Clinical Trial Summary
Rare diseases (affecting less than one in 2,000 people) are a major public health issue.
There are about 8,000 rare diseases and they affect more than 3 million people in France.
Most of these diseases are diagnosed in children, and they are responsible for 10% of deaths
before the age of 5. Up to 80% of these diseases are believed to be of genetic origin. New
generation high throughput sequencing (HTS) technologies, which allow the study of an
individual's entire genome, have emerged in recent years as a tool of choice for the study of
rare diseases. Our team was the first in France to demonstrate the value of exome sequencing
(ES: all coding regions (exons), representing 1% of the total genome size) in the diagnosis
of severe diseases in pediatric patients, developmental anomalies and intellectual
disability.
Although it represents a significant advance in the diagnosis of genetic diseases, ES
provides a contributing result in only about 30% of cases in patients with no obvious
clinical diagnosis and with normal CGH-array. Sequencing the entire genome (GS) promises to
improve the ability to study the causes of genetic diseases, with an expected diagnostic rate
of 50 to 60% through the concomitant identification of point variations, CNVs and structural
variations.
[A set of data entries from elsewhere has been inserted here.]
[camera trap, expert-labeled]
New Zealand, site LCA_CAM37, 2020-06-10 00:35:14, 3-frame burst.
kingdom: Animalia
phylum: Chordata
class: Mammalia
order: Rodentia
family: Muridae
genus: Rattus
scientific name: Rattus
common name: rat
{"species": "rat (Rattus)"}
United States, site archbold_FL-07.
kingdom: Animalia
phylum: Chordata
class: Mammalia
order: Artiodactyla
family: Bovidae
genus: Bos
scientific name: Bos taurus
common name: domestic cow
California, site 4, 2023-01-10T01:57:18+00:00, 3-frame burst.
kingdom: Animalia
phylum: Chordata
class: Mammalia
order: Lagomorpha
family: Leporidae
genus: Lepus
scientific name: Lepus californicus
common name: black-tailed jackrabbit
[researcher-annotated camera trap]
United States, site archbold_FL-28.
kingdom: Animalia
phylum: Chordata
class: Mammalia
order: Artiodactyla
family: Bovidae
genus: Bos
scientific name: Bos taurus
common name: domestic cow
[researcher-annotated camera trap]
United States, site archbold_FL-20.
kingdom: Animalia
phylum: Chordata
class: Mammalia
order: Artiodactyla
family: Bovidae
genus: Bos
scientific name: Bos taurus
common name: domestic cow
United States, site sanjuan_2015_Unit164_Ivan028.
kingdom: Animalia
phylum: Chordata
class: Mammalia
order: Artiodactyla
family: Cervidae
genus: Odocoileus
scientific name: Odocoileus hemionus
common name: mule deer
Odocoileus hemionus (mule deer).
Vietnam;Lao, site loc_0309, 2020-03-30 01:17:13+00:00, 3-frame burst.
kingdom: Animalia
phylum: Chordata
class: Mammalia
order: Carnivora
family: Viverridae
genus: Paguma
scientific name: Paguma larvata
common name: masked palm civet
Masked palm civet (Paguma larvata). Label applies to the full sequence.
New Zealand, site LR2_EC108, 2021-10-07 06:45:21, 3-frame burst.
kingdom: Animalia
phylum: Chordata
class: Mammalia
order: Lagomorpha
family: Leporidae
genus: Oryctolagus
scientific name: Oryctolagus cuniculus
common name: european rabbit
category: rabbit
While some international teams have already implemented GS in the diagnosis of
rare diseases, only two teams report the use of trio GS in emergency situations in the
neonatal period, with a low yield for first-line diagnostic use (31 and 42% respectively). It
is therefore essential that these preliminary results be compared with other studies before
considering the deployment of GS in diagnostic, early detection or rapidly evolving emergency
situations, such as neonatal resuscitation or pediatric neurological distress.